The foramen ovale is an integral component of the fetal circulation, responsible for facilitating the flow of placental pre-xygenated venous blood from the right atrium to the left, thereby circumventing the quiescent developing lungs. Physiological closure is usually achieved after birth when pulmonary vascular resistance and right heart pressures reduce, resulting in the left atrial pressure exceeding that of the right. The ‘flap valve’ is pressed up to the secundum septum and seals over; often in the early postnatal period, and this is usually completed within the first year of life. However, it has long been known that patency of the foramen ovale frequently persists into adulthood. Although not always shunting at rest, increases in right atrial pressure (as occurs during sneezing or a Valsalva manoeuvre) can cause short periods of significant passage of deoxygenated blood at the atrial level.

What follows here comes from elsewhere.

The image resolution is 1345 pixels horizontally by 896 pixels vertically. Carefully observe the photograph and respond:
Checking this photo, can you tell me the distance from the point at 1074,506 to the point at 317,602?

A patent foramen ovale (PFO) is usually asymptomatic; however, its presence has been implicated in a number of conditions including, but not limited to, paradoxical embolism (causing a stroke, peripheral arterial occlusion or myocardial infarction with normal coronary arteries), migraine (particularly those occurring with aura), decompression illness and the more rare and underdiagnosed platypnoea-orthodeoxia syndrome (POS). In addition, it may increase risk in large-scale orthopaedic surgery and neurosurgery performed in the seated position.

It is hypothesised that bloodborne material from the venous circulation, normally excluded from the systemic side during passage through lung vasculature, bypasses this through the PFO. Such materials could include thrombus, air, vasoactive substances or even fragments of bone and fat in the context of fractures and surgery.

As a result, ever since the first report in 19881 of temporary closure of a PFO with a Swan-Ganz catheter to facilitate surgery, abolishing this shunt when found in specific circumstances has been attractive, particularly with modern day low-risk transcatheter techniques.